Segment Start: Supplied entries
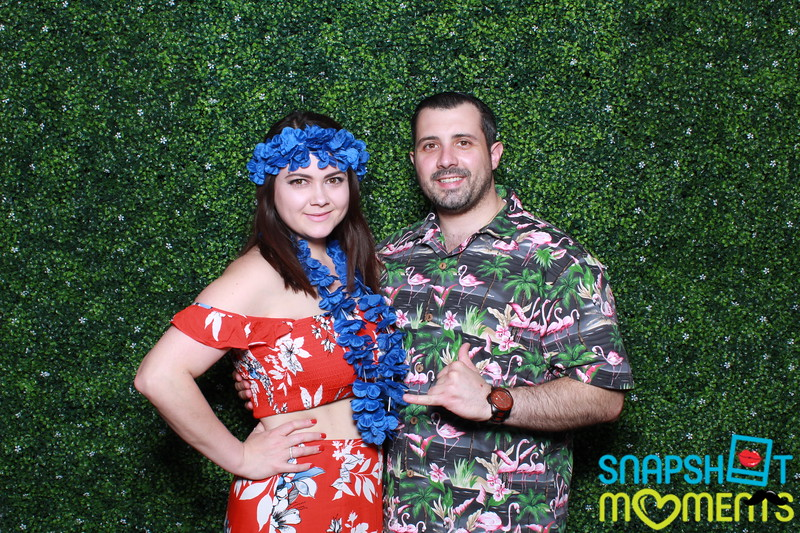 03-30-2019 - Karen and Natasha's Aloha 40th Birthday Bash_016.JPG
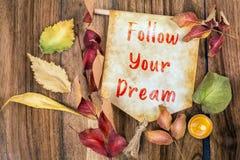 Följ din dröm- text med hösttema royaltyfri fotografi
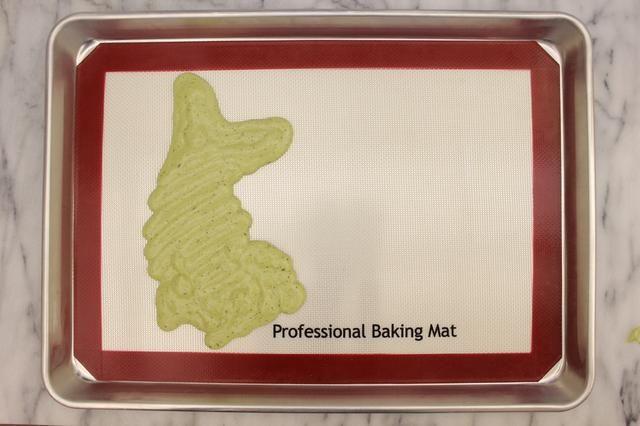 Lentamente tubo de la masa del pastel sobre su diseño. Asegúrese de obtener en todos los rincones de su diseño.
Segment End: Supplied entries
Segment Start: Supplied entries
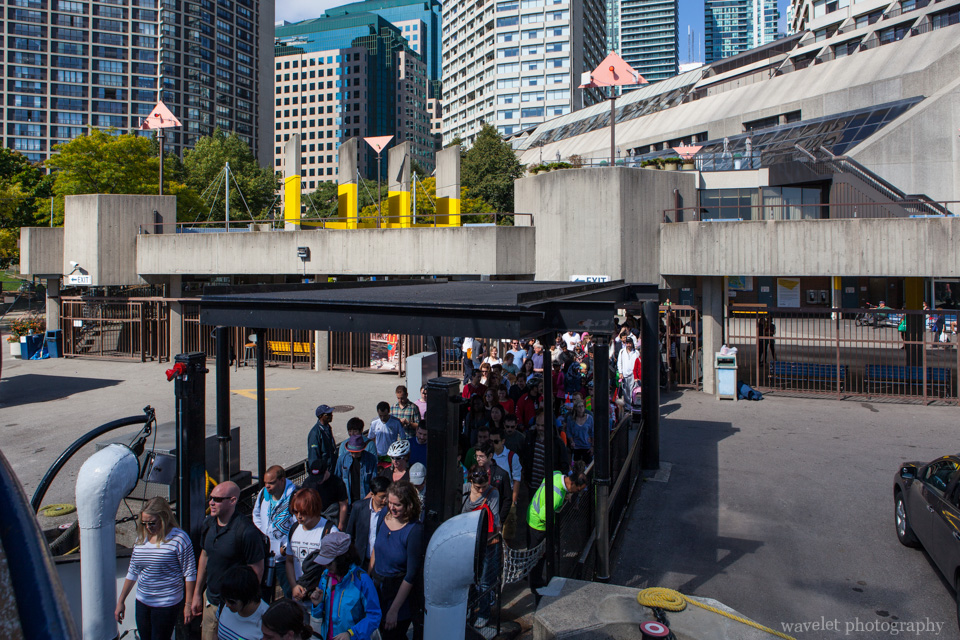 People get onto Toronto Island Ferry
Segment End: Supplied entries
Task item | Copy the lines above exactly, starting with the line that contains "Följ din dröm- text" and ending with the line that contains "Lentamente tubo de", and leave out any pictures.

Solution for this exercise |
 Följ din dröm- text med hösttema royaltyfri fotografi
 Lentamente tubo de la masa del pastel sobre su diseño. Asegúrese de obtener en todos los rincones de su diseño.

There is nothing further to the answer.